Feeling content, I got ready for bed. Kate was already asleep on the mattress. She looked so peaceful and happy. I wish she always looked like this. Her face was glowing, and her breaths were even. I slipped into bed next to her. She was breathing softly in my ear, and I liked it. It's like a rhythmic drum putting me to sleep.
While I closed my eyes, I smiled to myself. I felt like I was going to explode. It was the best feeling I have felt since before I can remember. I was so full. Lately I am so used to the gnawing at my stomach, that when the pain stops it feels like heaven. I wish this moment of peace and comfort could go on forever, but everything ends at one point.
I usually love mornings on the bus for two reason. First, it brings me to school; which is another safe haven. Also, everyone is tired and I can breathe, and think easily, but thinking can be dangerous for me. While I love thinking of the future, when I think of the past it brings pain and tears. Tears force me to wipe my eyes, and there I feel the scar from Dad's belt. It brings back memories about the days I can hardly remember. The only thing that proves the pain I went through is all the scars. I have them all around my body. It's like they don't want to be forgotten. I wish they'd disappear.

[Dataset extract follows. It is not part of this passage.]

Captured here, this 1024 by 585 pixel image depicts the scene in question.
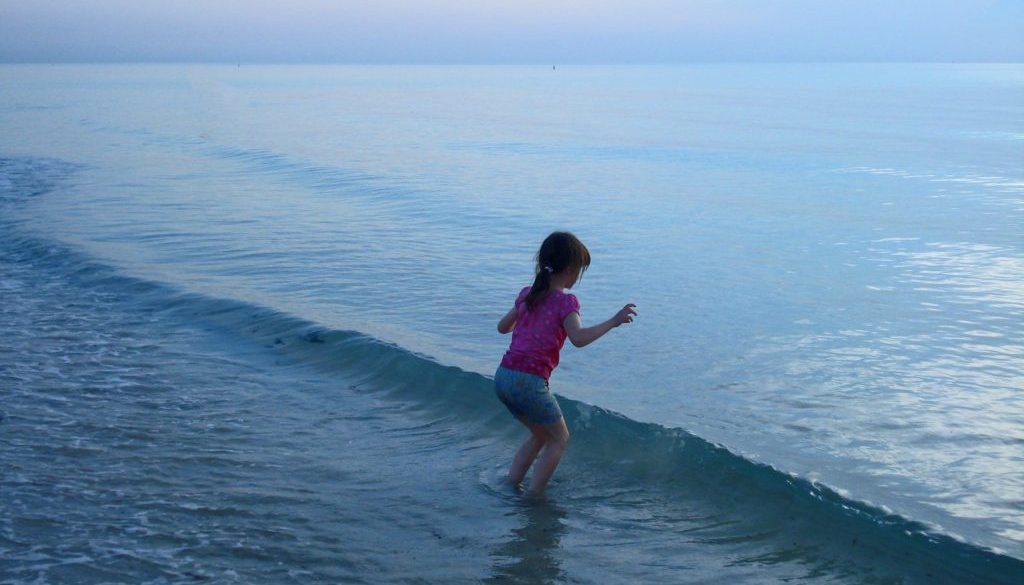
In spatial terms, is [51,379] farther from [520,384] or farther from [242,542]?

Our bus was late to school, and I had about a minute to get to class. It didn't matter though. I put my backpack in my locker, then arrived at class . Taking my seat next to Derek I sighed. It was time to learn Derek's awful life. Quickly, he started complaining. What a child! Thats all he ever did. Hasn't he ever heard of being grateful?
"I have a new curfew. It's horrible, man! 8 o'clock. My parents just have their mind set on ruining my life!" Derek waited for a response from his friend. I said something before I could stop myself.
"Derek. Just shut up! Your life is not horrible. You get dinner every night. You have more then 5 shirts. The only chore you have is cleaning your room! Yeah your parents gave you a curfew! Get over it! At least your parents want you home every night. My dad doesn't care. It would be easier if i was dead! I would trade life's with you any day." I was almost screaming. Noting this, I lowered my voice. "You have it easy. I hope you know that." When I finished; Derek was gaping at me. I just turned around not waiting for a response. Life isn't about waiting, it's about being prepared and surviving.